Aside from that I have been occupied with filling orders and making new items for Handmade & Homespun itself. After placing an ad in Top of the Rock’s most recent program, I was contacted by a local boutique to do some custom crochet designs for the equestrian set of all things.
***TANGENT: My friend Peggy from www.porkchoptuesday.wordpress.com is a member of TOTR, a Choral group from Little Rock.***
***PLUG: If you are in the North Little Rock Area on Thursday,October 11th, visit the “Harmony Bazaar” at McCain Mall, 3929 McCain Blvd. North Little Rock, AR 72116, hosted by Top of the Rock Chorus. Shop 10 specialty vendors from 5:00-8:00 p.m. Special performance by Top of the Rock Chorus. No admission fee. All welcome. Located on the street level of McCain Mall in the food court area. Happy shopping!***
While I know a bit about various livestock and farm animals, and have learned a great deal about rabbits over the past year as we began to breed them, horses are not an animal I am very knowledgeable about. Admittedly their size and my lack of knowledge make me a tad bit frightened of them but crocheted horses don’t have the same effect.

★ ★ ★ ★ ★

> [Work to complete]
1. In the crochet blog excerpt, what did the local boutique contact the writer to make?
2. Carry on the crochet blog excerpt, picking up right after its final sentence.
The lines that come after the crochet blog excerpt are from an unrelated source.

> [Records provided]

★ ★ ★ ★ ★

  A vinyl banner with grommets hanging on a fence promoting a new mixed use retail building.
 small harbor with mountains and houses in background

★ ★ ★ ★ ★

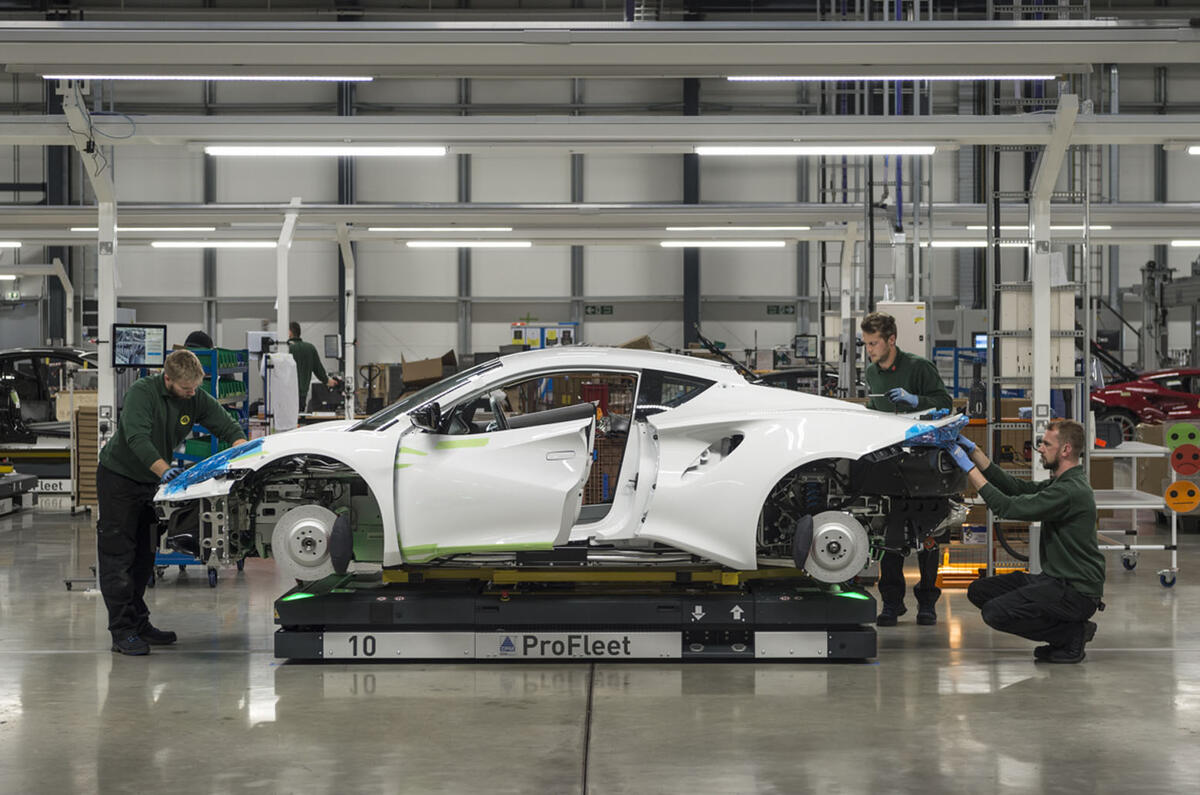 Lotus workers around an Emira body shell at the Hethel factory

★ ★ ★ ★ ★

> [Answers given]
1. Custom crochet designs for the equestrian set.

2.
Along with a herd of horses I have also crocheted a herd of rabbits (yes, they are called the same thing). Lonoke’s mascot is the Jackrabbit; with homecoming at the end of this week I was asked to crochet some Jackrabbit pins for an alumness to give as gifts to her classmates (if only I could get our 4D Bunnies to multiply as quickly as I can crochet these little guys; we have learned that rabbits don’t really procreate like, well, rabbits). And then for fun I recently crocheted several animal hats. I guess I have crocheted a veritable yarn menagerie. Check out my zoo below.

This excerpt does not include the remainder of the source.